Other soldiers are eagerly re-enlisting, and some are even asking to stay in Iraq longer. Short, 22, of Odessa, Texas, who has already served 10 months in Iraq, requested a one-year extension.

“I think it’s going well here,” said Short, dismounting from a gunner’s turret atop a baking Humvee after his unit detained a man suspected of making fake Iraqi passports.

A fellow soldier called Short “insane” for asking to stay longer in Ramadi, but Short said he wanted to put his knowledge of the city of 350,000 to use — and acknowledged that the death of his best friend influenced his decision.

“If I leave here, I think it’ll be unresolved,” he said in hushed tones.

'Just trying to survive'
Short and Radde belong to the Army’s 1st Battalion, 9th Infantry, 2nd Infantry Division, which served in Korea for nine months before being sent straight to Iraq.

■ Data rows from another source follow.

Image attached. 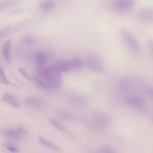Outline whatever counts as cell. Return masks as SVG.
Segmentation results:
<instances>
[{"label": "cell", "instance_id": "f1b7e54d", "mask_svg": "<svg viewBox=\"0 0 153 153\" xmlns=\"http://www.w3.org/2000/svg\"><path fill=\"white\" fill-rule=\"evenodd\" d=\"M148 45L149 49L152 52L153 51V43L152 41L151 40H149L148 42Z\"/></svg>", "mask_w": 153, "mask_h": 153}, {"label": "cell", "instance_id": "9c48e42d", "mask_svg": "<svg viewBox=\"0 0 153 153\" xmlns=\"http://www.w3.org/2000/svg\"><path fill=\"white\" fill-rule=\"evenodd\" d=\"M153 10L149 7H144L139 10L137 13V17L141 22L149 24L152 22L153 20Z\"/></svg>", "mask_w": 153, "mask_h": 153}, {"label": "cell", "instance_id": "cb8c5ba5", "mask_svg": "<svg viewBox=\"0 0 153 153\" xmlns=\"http://www.w3.org/2000/svg\"><path fill=\"white\" fill-rule=\"evenodd\" d=\"M19 72L28 81H30V77L27 73L26 71L22 67H20L18 69Z\"/></svg>", "mask_w": 153, "mask_h": 153}, {"label": "cell", "instance_id": "52a82bcc", "mask_svg": "<svg viewBox=\"0 0 153 153\" xmlns=\"http://www.w3.org/2000/svg\"><path fill=\"white\" fill-rule=\"evenodd\" d=\"M78 120L81 125L91 131L96 133H100L102 131V127L97 124L93 120L82 116L79 117Z\"/></svg>", "mask_w": 153, "mask_h": 153}, {"label": "cell", "instance_id": "d6986e66", "mask_svg": "<svg viewBox=\"0 0 153 153\" xmlns=\"http://www.w3.org/2000/svg\"><path fill=\"white\" fill-rule=\"evenodd\" d=\"M48 120L52 126L55 129L61 131L69 132L60 123L55 119L49 118Z\"/></svg>", "mask_w": 153, "mask_h": 153}, {"label": "cell", "instance_id": "ffe728a7", "mask_svg": "<svg viewBox=\"0 0 153 153\" xmlns=\"http://www.w3.org/2000/svg\"><path fill=\"white\" fill-rule=\"evenodd\" d=\"M1 132L4 135L14 139H21L22 137L16 131L9 129H4L2 130Z\"/></svg>", "mask_w": 153, "mask_h": 153}, {"label": "cell", "instance_id": "44dd1931", "mask_svg": "<svg viewBox=\"0 0 153 153\" xmlns=\"http://www.w3.org/2000/svg\"><path fill=\"white\" fill-rule=\"evenodd\" d=\"M71 68L77 69L81 68L82 66V62L79 57L75 56L70 61Z\"/></svg>", "mask_w": 153, "mask_h": 153}, {"label": "cell", "instance_id": "8992f818", "mask_svg": "<svg viewBox=\"0 0 153 153\" xmlns=\"http://www.w3.org/2000/svg\"><path fill=\"white\" fill-rule=\"evenodd\" d=\"M27 22L23 21L8 25L5 26L0 32V38L23 28L27 24Z\"/></svg>", "mask_w": 153, "mask_h": 153}, {"label": "cell", "instance_id": "ac0fdd59", "mask_svg": "<svg viewBox=\"0 0 153 153\" xmlns=\"http://www.w3.org/2000/svg\"><path fill=\"white\" fill-rule=\"evenodd\" d=\"M10 40H7L4 42L2 46V52L4 57L8 62L10 61Z\"/></svg>", "mask_w": 153, "mask_h": 153}, {"label": "cell", "instance_id": "e0dca14e", "mask_svg": "<svg viewBox=\"0 0 153 153\" xmlns=\"http://www.w3.org/2000/svg\"><path fill=\"white\" fill-rule=\"evenodd\" d=\"M38 139L40 143L45 146L58 152L61 151L60 148L53 145L41 135H39L38 136Z\"/></svg>", "mask_w": 153, "mask_h": 153}, {"label": "cell", "instance_id": "5bb4252c", "mask_svg": "<svg viewBox=\"0 0 153 153\" xmlns=\"http://www.w3.org/2000/svg\"><path fill=\"white\" fill-rule=\"evenodd\" d=\"M35 59L38 65L37 68L44 67L47 59L46 53L42 51H37L35 54Z\"/></svg>", "mask_w": 153, "mask_h": 153}, {"label": "cell", "instance_id": "ba28073f", "mask_svg": "<svg viewBox=\"0 0 153 153\" xmlns=\"http://www.w3.org/2000/svg\"><path fill=\"white\" fill-rule=\"evenodd\" d=\"M69 102L71 106L77 108H85L89 105L88 102L86 99L80 95H75L70 97Z\"/></svg>", "mask_w": 153, "mask_h": 153}, {"label": "cell", "instance_id": "7a4b0ae2", "mask_svg": "<svg viewBox=\"0 0 153 153\" xmlns=\"http://www.w3.org/2000/svg\"><path fill=\"white\" fill-rule=\"evenodd\" d=\"M85 63L90 70L98 73L104 71V66L100 57L96 53L90 52L87 53L85 59Z\"/></svg>", "mask_w": 153, "mask_h": 153}, {"label": "cell", "instance_id": "d4e9b609", "mask_svg": "<svg viewBox=\"0 0 153 153\" xmlns=\"http://www.w3.org/2000/svg\"><path fill=\"white\" fill-rule=\"evenodd\" d=\"M4 147L9 151L14 153L18 152L19 149L15 146L11 144H5L4 145Z\"/></svg>", "mask_w": 153, "mask_h": 153}, {"label": "cell", "instance_id": "603a6c76", "mask_svg": "<svg viewBox=\"0 0 153 153\" xmlns=\"http://www.w3.org/2000/svg\"><path fill=\"white\" fill-rule=\"evenodd\" d=\"M0 82L5 84H8L9 82L7 79L5 74L0 66Z\"/></svg>", "mask_w": 153, "mask_h": 153}, {"label": "cell", "instance_id": "83f0119b", "mask_svg": "<svg viewBox=\"0 0 153 153\" xmlns=\"http://www.w3.org/2000/svg\"><path fill=\"white\" fill-rule=\"evenodd\" d=\"M26 42L29 44H34L35 41L32 38L28 37L26 38Z\"/></svg>", "mask_w": 153, "mask_h": 153}, {"label": "cell", "instance_id": "6da1fadb", "mask_svg": "<svg viewBox=\"0 0 153 153\" xmlns=\"http://www.w3.org/2000/svg\"><path fill=\"white\" fill-rule=\"evenodd\" d=\"M38 76L46 90H51L59 87L62 82L61 73L53 66L38 70Z\"/></svg>", "mask_w": 153, "mask_h": 153}, {"label": "cell", "instance_id": "f546056e", "mask_svg": "<svg viewBox=\"0 0 153 153\" xmlns=\"http://www.w3.org/2000/svg\"><path fill=\"white\" fill-rule=\"evenodd\" d=\"M22 10V9H16L13 11H12L10 14H13L17 13L20 12Z\"/></svg>", "mask_w": 153, "mask_h": 153}, {"label": "cell", "instance_id": "7c38bea8", "mask_svg": "<svg viewBox=\"0 0 153 153\" xmlns=\"http://www.w3.org/2000/svg\"><path fill=\"white\" fill-rule=\"evenodd\" d=\"M53 66L60 73L67 72L71 68L70 61L64 59L57 61Z\"/></svg>", "mask_w": 153, "mask_h": 153}, {"label": "cell", "instance_id": "277c9868", "mask_svg": "<svg viewBox=\"0 0 153 153\" xmlns=\"http://www.w3.org/2000/svg\"><path fill=\"white\" fill-rule=\"evenodd\" d=\"M135 4V0H117L114 4L113 9L117 13H124L132 9Z\"/></svg>", "mask_w": 153, "mask_h": 153}, {"label": "cell", "instance_id": "7402d4cb", "mask_svg": "<svg viewBox=\"0 0 153 153\" xmlns=\"http://www.w3.org/2000/svg\"><path fill=\"white\" fill-rule=\"evenodd\" d=\"M2 100L9 104L13 107L18 108L19 107V105L15 100L10 95L7 94H4L2 97Z\"/></svg>", "mask_w": 153, "mask_h": 153}, {"label": "cell", "instance_id": "4316f807", "mask_svg": "<svg viewBox=\"0 0 153 153\" xmlns=\"http://www.w3.org/2000/svg\"><path fill=\"white\" fill-rule=\"evenodd\" d=\"M100 152L103 153H114V150L109 146H105L103 147L100 150Z\"/></svg>", "mask_w": 153, "mask_h": 153}, {"label": "cell", "instance_id": "2e32d148", "mask_svg": "<svg viewBox=\"0 0 153 153\" xmlns=\"http://www.w3.org/2000/svg\"><path fill=\"white\" fill-rule=\"evenodd\" d=\"M22 0H0V11L10 7L17 5Z\"/></svg>", "mask_w": 153, "mask_h": 153}, {"label": "cell", "instance_id": "8fae6325", "mask_svg": "<svg viewBox=\"0 0 153 153\" xmlns=\"http://www.w3.org/2000/svg\"><path fill=\"white\" fill-rule=\"evenodd\" d=\"M124 103L126 105L136 107H141L145 104L144 99L140 97H133L125 99Z\"/></svg>", "mask_w": 153, "mask_h": 153}, {"label": "cell", "instance_id": "4fadbf2b", "mask_svg": "<svg viewBox=\"0 0 153 153\" xmlns=\"http://www.w3.org/2000/svg\"><path fill=\"white\" fill-rule=\"evenodd\" d=\"M54 113L58 118L62 120L69 121L74 119V116L71 113L63 109L57 108Z\"/></svg>", "mask_w": 153, "mask_h": 153}, {"label": "cell", "instance_id": "5b68a950", "mask_svg": "<svg viewBox=\"0 0 153 153\" xmlns=\"http://www.w3.org/2000/svg\"><path fill=\"white\" fill-rule=\"evenodd\" d=\"M93 120L98 125L105 127L110 125L111 122L110 117L106 113L100 111H95L92 114Z\"/></svg>", "mask_w": 153, "mask_h": 153}, {"label": "cell", "instance_id": "3957f363", "mask_svg": "<svg viewBox=\"0 0 153 153\" xmlns=\"http://www.w3.org/2000/svg\"><path fill=\"white\" fill-rule=\"evenodd\" d=\"M121 35L129 50L134 54H138L140 52L139 43L134 35L128 31L123 29L120 30Z\"/></svg>", "mask_w": 153, "mask_h": 153}, {"label": "cell", "instance_id": "9a60e30c", "mask_svg": "<svg viewBox=\"0 0 153 153\" xmlns=\"http://www.w3.org/2000/svg\"><path fill=\"white\" fill-rule=\"evenodd\" d=\"M56 6L54 2L51 0H44L39 4V7L43 11H49L53 9Z\"/></svg>", "mask_w": 153, "mask_h": 153}, {"label": "cell", "instance_id": "30bf717a", "mask_svg": "<svg viewBox=\"0 0 153 153\" xmlns=\"http://www.w3.org/2000/svg\"><path fill=\"white\" fill-rule=\"evenodd\" d=\"M25 103L28 107L35 109H45L46 106L45 103L42 100L33 97L26 98Z\"/></svg>", "mask_w": 153, "mask_h": 153}, {"label": "cell", "instance_id": "484cf974", "mask_svg": "<svg viewBox=\"0 0 153 153\" xmlns=\"http://www.w3.org/2000/svg\"><path fill=\"white\" fill-rule=\"evenodd\" d=\"M16 131L22 138L24 136H26L28 134L27 131L22 127H19L17 129Z\"/></svg>", "mask_w": 153, "mask_h": 153}]
</instances>
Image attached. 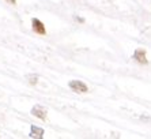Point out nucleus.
<instances>
[{
    "instance_id": "obj_1",
    "label": "nucleus",
    "mask_w": 151,
    "mask_h": 139,
    "mask_svg": "<svg viewBox=\"0 0 151 139\" xmlns=\"http://www.w3.org/2000/svg\"><path fill=\"white\" fill-rule=\"evenodd\" d=\"M68 87L76 94L88 93V86L87 85L84 83V82H82V80H78V79L70 80V82H68Z\"/></svg>"
},
{
    "instance_id": "obj_5",
    "label": "nucleus",
    "mask_w": 151,
    "mask_h": 139,
    "mask_svg": "<svg viewBox=\"0 0 151 139\" xmlns=\"http://www.w3.org/2000/svg\"><path fill=\"white\" fill-rule=\"evenodd\" d=\"M44 135H45V131H44V128H41V127H37V125H30V134H29V136L30 138H44Z\"/></svg>"
},
{
    "instance_id": "obj_7",
    "label": "nucleus",
    "mask_w": 151,
    "mask_h": 139,
    "mask_svg": "<svg viewBox=\"0 0 151 139\" xmlns=\"http://www.w3.org/2000/svg\"><path fill=\"white\" fill-rule=\"evenodd\" d=\"M7 1L10 4H12V6H14V4H17V0H7Z\"/></svg>"
},
{
    "instance_id": "obj_6",
    "label": "nucleus",
    "mask_w": 151,
    "mask_h": 139,
    "mask_svg": "<svg viewBox=\"0 0 151 139\" xmlns=\"http://www.w3.org/2000/svg\"><path fill=\"white\" fill-rule=\"evenodd\" d=\"M27 80H29V83H32V85H37V82H38L40 80V77L38 75H37V74H30V75H27Z\"/></svg>"
},
{
    "instance_id": "obj_4",
    "label": "nucleus",
    "mask_w": 151,
    "mask_h": 139,
    "mask_svg": "<svg viewBox=\"0 0 151 139\" xmlns=\"http://www.w3.org/2000/svg\"><path fill=\"white\" fill-rule=\"evenodd\" d=\"M32 29L34 31L35 34H40V35H45L46 34V28L44 22L40 21L38 18H33L32 19Z\"/></svg>"
},
{
    "instance_id": "obj_3",
    "label": "nucleus",
    "mask_w": 151,
    "mask_h": 139,
    "mask_svg": "<svg viewBox=\"0 0 151 139\" xmlns=\"http://www.w3.org/2000/svg\"><path fill=\"white\" fill-rule=\"evenodd\" d=\"M32 115L34 117L40 119V120H46V117H48V109L45 106H42V105L37 104L32 108Z\"/></svg>"
},
{
    "instance_id": "obj_2",
    "label": "nucleus",
    "mask_w": 151,
    "mask_h": 139,
    "mask_svg": "<svg viewBox=\"0 0 151 139\" xmlns=\"http://www.w3.org/2000/svg\"><path fill=\"white\" fill-rule=\"evenodd\" d=\"M132 59L135 62L140 63V64H147L148 59H147V51L144 48H136L134 51V55H132Z\"/></svg>"
}]
</instances>
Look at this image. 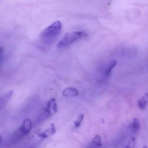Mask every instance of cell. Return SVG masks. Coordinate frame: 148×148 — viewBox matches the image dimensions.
<instances>
[{
    "label": "cell",
    "instance_id": "cell-1",
    "mask_svg": "<svg viewBox=\"0 0 148 148\" xmlns=\"http://www.w3.org/2000/svg\"><path fill=\"white\" fill-rule=\"evenodd\" d=\"M62 25L59 21H55L45 29L40 34L43 44L49 45L52 44L61 32Z\"/></svg>",
    "mask_w": 148,
    "mask_h": 148
},
{
    "label": "cell",
    "instance_id": "cell-2",
    "mask_svg": "<svg viewBox=\"0 0 148 148\" xmlns=\"http://www.w3.org/2000/svg\"><path fill=\"white\" fill-rule=\"evenodd\" d=\"M87 36V34L82 31L68 33L62 37L58 43L57 46L60 49L65 48L80 39L86 38Z\"/></svg>",
    "mask_w": 148,
    "mask_h": 148
},
{
    "label": "cell",
    "instance_id": "cell-3",
    "mask_svg": "<svg viewBox=\"0 0 148 148\" xmlns=\"http://www.w3.org/2000/svg\"><path fill=\"white\" fill-rule=\"evenodd\" d=\"M58 111V106L56 99H52L47 103L45 108L44 109L38 118V121L44 120L47 118L54 115Z\"/></svg>",
    "mask_w": 148,
    "mask_h": 148
},
{
    "label": "cell",
    "instance_id": "cell-4",
    "mask_svg": "<svg viewBox=\"0 0 148 148\" xmlns=\"http://www.w3.org/2000/svg\"><path fill=\"white\" fill-rule=\"evenodd\" d=\"M32 121L29 119L26 118L24 120L22 126L20 128L23 136L28 135L32 129Z\"/></svg>",
    "mask_w": 148,
    "mask_h": 148
},
{
    "label": "cell",
    "instance_id": "cell-5",
    "mask_svg": "<svg viewBox=\"0 0 148 148\" xmlns=\"http://www.w3.org/2000/svg\"><path fill=\"white\" fill-rule=\"evenodd\" d=\"M117 64V61L116 60H112L110 61L106 64L105 67L104 71V75L106 78H108L111 74L112 69Z\"/></svg>",
    "mask_w": 148,
    "mask_h": 148
},
{
    "label": "cell",
    "instance_id": "cell-6",
    "mask_svg": "<svg viewBox=\"0 0 148 148\" xmlns=\"http://www.w3.org/2000/svg\"><path fill=\"white\" fill-rule=\"evenodd\" d=\"M62 95L66 97H76L78 96L79 91L76 88L68 87L64 90L62 92Z\"/></svg>",
    "mask_w": 148,
    "mask_h": 148
},
{
    "label": "cell",
    "instance_id": "cell-7",
    "mask_svg": "<svg viewBox=\"0 0 148 148\" xmlns=\"http://www.w3.org/2000/svg\"><path fill=\"white\" fill-rule=\"evenodd\" d=\"M13 94V91H9L8 92L3 94L0 98L1 107L5 105L9 101Z\"/></svg>",
    "mask_w": 148,
    "mask_h": 148
},
{
    "label": "cell",
    "instance_id": "cell-8",
    "mask_svg": "<svg viewBox=\"0 0 148 148\" xmlns=\"http://www.w3.org/2000/svg\"><path fill=\"white\" fill-rule=\"evenodd\" d=\"M138 106L141 110H145L148 106V93H145L142 99L138 101Z\"/></svg>",
    "mask_w": 148,
    "mask_h": 148
},
{
    "label": "cell",
    "instance_id": "cell-9",
    "mask_svg": "<svg viewBox=\"0 0 148 148\" xmlns=\"http://www.w3.org/2000/svg\"><path fill=\"white\" fill-rule=\"evenodd\" d=\"M139 128H140V123L139 121L137 119H134L133 120V122L130 125V129L131 130L132 132L135 133L139 130Z\"/></svg>",
    "mask_w": 148,
    "mask_h": 148
},
{
    "label": "cell",
    "instance_id": "cell-10",
    "mask_svg": "<svg viewBox=\"0 0 148 148\" xmlns=\"http://www.w3.org/2000/svg\"><path fill=\"white\" fill-rule=\"evenodd\" d=\"M92 144L97 147H101L102 146V138L98 135H96L92 138Z\"/></svg>",
    "mask_w": 148,
    "mask_h": 148
},
{
    "label": "cell",
    "instance_id": "cell-11",
    "mask_svg": "<svg viewBox=\"0 0 148 148\" xmlns=\"http://www.w3.org/2000/svg\"><path fill=\"white\" fill-rule=\"evenodd\" d=\"M84 118V115L83 114H80L78 116L77 120L74 122V125H75V127L78 128V127L80 126Z\"/></svg>",
    "mask_w": 148,
    "mask_h": 148
},
{
    "label": "cell",
    "instance_id": "cell-12",
    "mask_svg": "<svg viewBox=\"0 0 148 148\" xmlns=\"http://www.w3.org/2000/svg\"><path fill=\"white\" fill-rule=\"evenodd\" d=\"M135 138L134 137H132L130 139L128 145H127L126 147L127 148H134L135 145Z\"/></svg>",
    "mask_w": 148,
    "mask_h": 148
},
{
    "label": "cell",
    "instance_id": "cell-13",
    "mask_svg": "<svg viewBox=\"0 0 148 148\" xmlns=\"http://www.w3.org/2000/svg\"><path fill=\"white\" fill-rule=\"evenodd\" d=\"M38 136L40 137L43 138H47L48 137L47 134L45 132L40 133L38 135Z\"/></svg>",
    "mask_w": 148,
    "mask_h": 148
},
{
    "label": "cell",
    "instance_id": "cell-14",
    "mask_svg": "<svg viewBox=\"0 0 148 148\" xmlns=\"http://www.w3.org/2000/svg\"><path fill=\"white\" fill-rule=\"evenodd\" d=\"M143 148H148V147H147L146 145H144L143 147Z\"/></svg>",
    "mask_w": 148,
    "mask_h": 148
}]
</instances>
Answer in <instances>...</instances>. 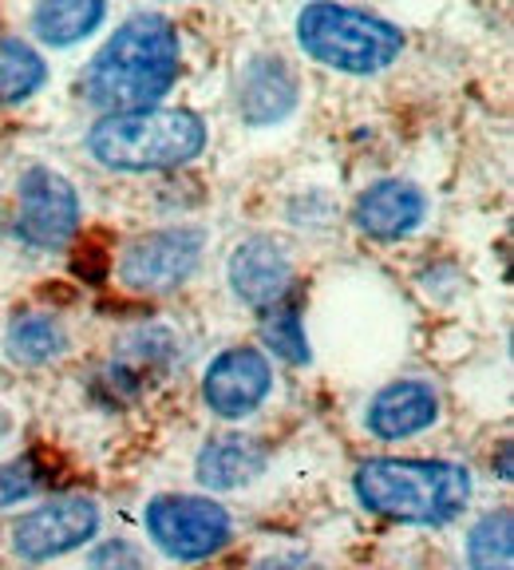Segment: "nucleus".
I'll return each mask as SVG.
<instances>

That means most have been home only about a month since autumn 2003.

The soldiers have about two months left in Iraq — barring an extension — before they hand off to the Pennsylvania National Guard.

“A lot of us are just trying to survive and make it through the next two months,” said Biederman, 27, of Philadelphia, riding in the back of a Bradley Fighting Vehicle. He has an infant daughter back home.

To some soldiers in the 1st Battalion, the mission in Iraq is critically important to the United States.

“Every day that we’re here it makes the region safer and it makes the U.S. safer,” said Sgt. 1st Class Jefferson Pridgen, a career Army soldier from Lakeland, Fla.

Unease in Ramadi
But other soldiers in the same unit express unease about the state of Iraq, particularly around Ramadi, where many Iraqis are either sympathetic to the insurgency or too afraid of retribution to tip off the military to the presence of fighters.

Image: Marines search Iraqi taxi
Jacob Silberberg  /  AP
U.S. Marines Lance Cpl. Mouad Belahoussine, left, of Virginia and Staff Sgt. Steve Haas of Ohio, both assigned to the Third Brigade, 25th Marines, inspect a taxi during a random vehicle search along a highway outside Haditha, Tuesday.
A stable city council has yet to be formed in Ramadi and U.S. soldiers suspect insurgents have infiltrated the police department.

“I really don’t think that we can finish this anytime soon,” said Spc. Matthew Reba, 24, of Venice, Fla., bouncing in the back of a Bradley on the hunt for insurgents who had just fired at a U.S. base. Reba lost his best friend in Iraq and has decided against reenlisting.

Other 1st Battalion soldiers said they just focus on their assigned tasks, look forward to returning home and hope Iraqis will soon turn against the insurgency.

“There’s a lot of bad things happening, but our platoon is pretty good at keeping our head in the game,” said Sgt. Chris Lambert, 25, of Cincinnati, guarding the front of an apartment building while U.S. and Iraqi solders searched inside.

“I like to think we’re doing some good,” Lambert said. “But it’s hard to tell.”